Giochi d’ossa

Tutti abbiamo nella memoria dei libri che da bambini abbiamo portato nel cuore e che ancora il cuore ce lo fanno battere quando quei libri li ritroviamo da grandi.

Uno di questi libri, per me, è davvero un libricino piccolo piccolo, ormai fuori catalogo da un bel po’, che si intitola Giochi d’ossa, è della coppia Janet e Albert Ahlberg ed era edito da EL nella collana “Un libro in tasca”.

E davvero Giochi d’ossa potevi tenertelo in tasca e tirarlo fuori ogni volta che sentivi il desiderio di un brividino.

Brividino perché i protagonisti di questa storia sono degli scheletri: scheletro grande, scheletro piccolo e scheletro cane.

Gli scheletri si svegliano di notte e escono per le strade a giocare a spaventare le persone. Ma di notte per strada non ci sono persone, gli scheletri incontrano solo scheletri!

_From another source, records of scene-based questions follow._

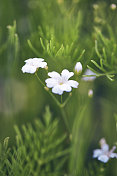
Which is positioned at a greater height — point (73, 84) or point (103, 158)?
point (73, 84)

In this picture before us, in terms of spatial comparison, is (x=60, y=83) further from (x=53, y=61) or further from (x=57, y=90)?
(x=53, y=61)

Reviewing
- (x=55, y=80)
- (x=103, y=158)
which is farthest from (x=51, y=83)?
(x=103, y=158)

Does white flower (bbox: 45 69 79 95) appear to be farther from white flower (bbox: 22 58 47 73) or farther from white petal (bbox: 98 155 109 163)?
white petal (bbox: 98 155 109 163)

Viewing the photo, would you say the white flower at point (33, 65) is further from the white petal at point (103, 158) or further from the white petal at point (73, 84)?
the white petal at point (103, 158)

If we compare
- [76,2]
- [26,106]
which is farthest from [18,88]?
[76,2]

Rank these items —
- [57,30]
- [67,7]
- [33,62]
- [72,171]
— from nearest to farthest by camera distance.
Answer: [33,62], [72,171], [57,30], [67,7]

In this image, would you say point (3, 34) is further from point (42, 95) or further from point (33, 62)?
point (33, 62)

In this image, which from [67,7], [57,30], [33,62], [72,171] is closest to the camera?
[33,62]

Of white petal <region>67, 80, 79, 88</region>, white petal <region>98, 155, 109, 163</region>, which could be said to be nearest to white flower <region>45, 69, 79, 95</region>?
white petal <region>67, 80, 79, 88</region>

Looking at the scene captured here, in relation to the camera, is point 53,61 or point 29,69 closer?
point 29,69
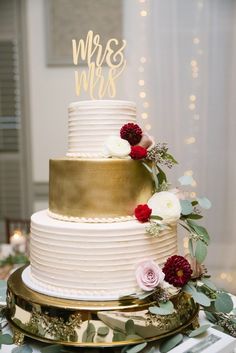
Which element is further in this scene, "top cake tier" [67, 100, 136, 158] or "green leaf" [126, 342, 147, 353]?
"top cake tier" [67, 100, 136, 158]

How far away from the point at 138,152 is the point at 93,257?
0.44 m

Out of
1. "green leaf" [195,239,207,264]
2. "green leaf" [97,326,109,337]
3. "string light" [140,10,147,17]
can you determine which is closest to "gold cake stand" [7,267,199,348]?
"green leaf" [97,326,109,337]

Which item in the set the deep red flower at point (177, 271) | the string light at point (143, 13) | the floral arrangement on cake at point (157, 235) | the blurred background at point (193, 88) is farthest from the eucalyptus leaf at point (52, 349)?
the string light at point (143, 13)

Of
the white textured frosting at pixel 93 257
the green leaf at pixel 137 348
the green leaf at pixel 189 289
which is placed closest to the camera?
the green leaf at pixel 137 348

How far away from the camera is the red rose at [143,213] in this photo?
58.1 inches

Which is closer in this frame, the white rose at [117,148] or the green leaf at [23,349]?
the green leaf at [23,349]

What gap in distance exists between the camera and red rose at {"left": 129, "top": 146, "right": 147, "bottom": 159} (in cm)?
150

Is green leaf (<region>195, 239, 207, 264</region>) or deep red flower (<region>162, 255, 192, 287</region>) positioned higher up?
green leaf (<region>195, 239, 207, 264</region>)

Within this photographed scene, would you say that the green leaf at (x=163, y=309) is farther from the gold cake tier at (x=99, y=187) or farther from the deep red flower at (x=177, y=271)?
the gold cake tier at (x=99, y=187)

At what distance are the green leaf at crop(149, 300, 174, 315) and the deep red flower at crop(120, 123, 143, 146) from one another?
2.09 feet

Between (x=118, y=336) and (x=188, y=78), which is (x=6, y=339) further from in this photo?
(x=188, y=78)

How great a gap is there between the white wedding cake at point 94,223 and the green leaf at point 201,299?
7.1 inches

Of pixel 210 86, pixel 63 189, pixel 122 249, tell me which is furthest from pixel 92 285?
pixel 210 86

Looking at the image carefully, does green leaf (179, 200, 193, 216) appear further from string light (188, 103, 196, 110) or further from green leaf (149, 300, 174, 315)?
string light (188, 103, 196, 110)
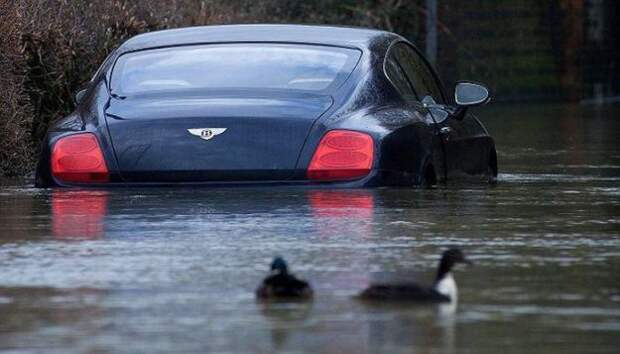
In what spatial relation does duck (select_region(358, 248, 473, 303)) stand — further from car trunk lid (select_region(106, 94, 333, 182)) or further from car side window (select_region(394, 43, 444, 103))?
car side window (select_region(394, 43, 444, 103))

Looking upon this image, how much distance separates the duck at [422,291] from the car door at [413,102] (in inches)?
169

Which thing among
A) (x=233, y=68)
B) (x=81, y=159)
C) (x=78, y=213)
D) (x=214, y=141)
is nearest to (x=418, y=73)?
(x=233, y=68)

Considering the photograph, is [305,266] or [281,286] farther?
[305,266]

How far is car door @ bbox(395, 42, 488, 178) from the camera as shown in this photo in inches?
453

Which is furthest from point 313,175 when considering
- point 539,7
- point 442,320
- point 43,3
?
point 539,7

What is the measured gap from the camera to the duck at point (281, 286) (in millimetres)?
6594

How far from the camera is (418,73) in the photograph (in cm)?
1223

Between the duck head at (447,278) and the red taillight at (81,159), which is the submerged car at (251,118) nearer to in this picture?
the red taillight at (81,159)

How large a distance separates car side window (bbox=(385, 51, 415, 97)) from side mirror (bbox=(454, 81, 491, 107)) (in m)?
0.36

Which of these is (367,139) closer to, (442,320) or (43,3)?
(442,320)

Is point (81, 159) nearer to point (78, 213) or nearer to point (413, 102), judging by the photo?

Anche allo zoo ci sono solo animali scheletro, nulla di divertente o di particolare nè tanto meno di pauroso, dunque, può succedere per questi abitanti della notte che ripiegano facendo giocare il cane.

Corri di qua e corri di là succede che lo scheletro cane sbatte e va in mille pezzi, anzi in mille ossa ed il gioco allora diventa quello di rimontare il cane dritto…

Riusciranno i nostri scheletri?

Ma certamente!

Tutto finisce bene e gli scheletri se ne tornano a casa pronti a svegliarsi la notte successiva ma qui dove finisce il riassunto della storia inizia il pensiero sulla forma.

Perchè se questo libricino ha il potere di colpire la memoria, è per il gioco anaforico che si sviluppa ad ogni livello della costruzione narrativa e sintattica.

Le ripetizioni, l’ironia, il ritmo narrativo sono curati e costruiti alla perfezione perché il giocane lettore provi al tempo stesso magari un piccolo brivido insieme ad una punta di sorriso.

E’ un racconto che un po’ lascia sospesi, avverrà qualcosa che potrà spaventarmi o qualcosa che mi farà ridere?

E così arriva fino alla fine là dove la storia si chiude con perfetta circolarità rispetto a come si era aperta.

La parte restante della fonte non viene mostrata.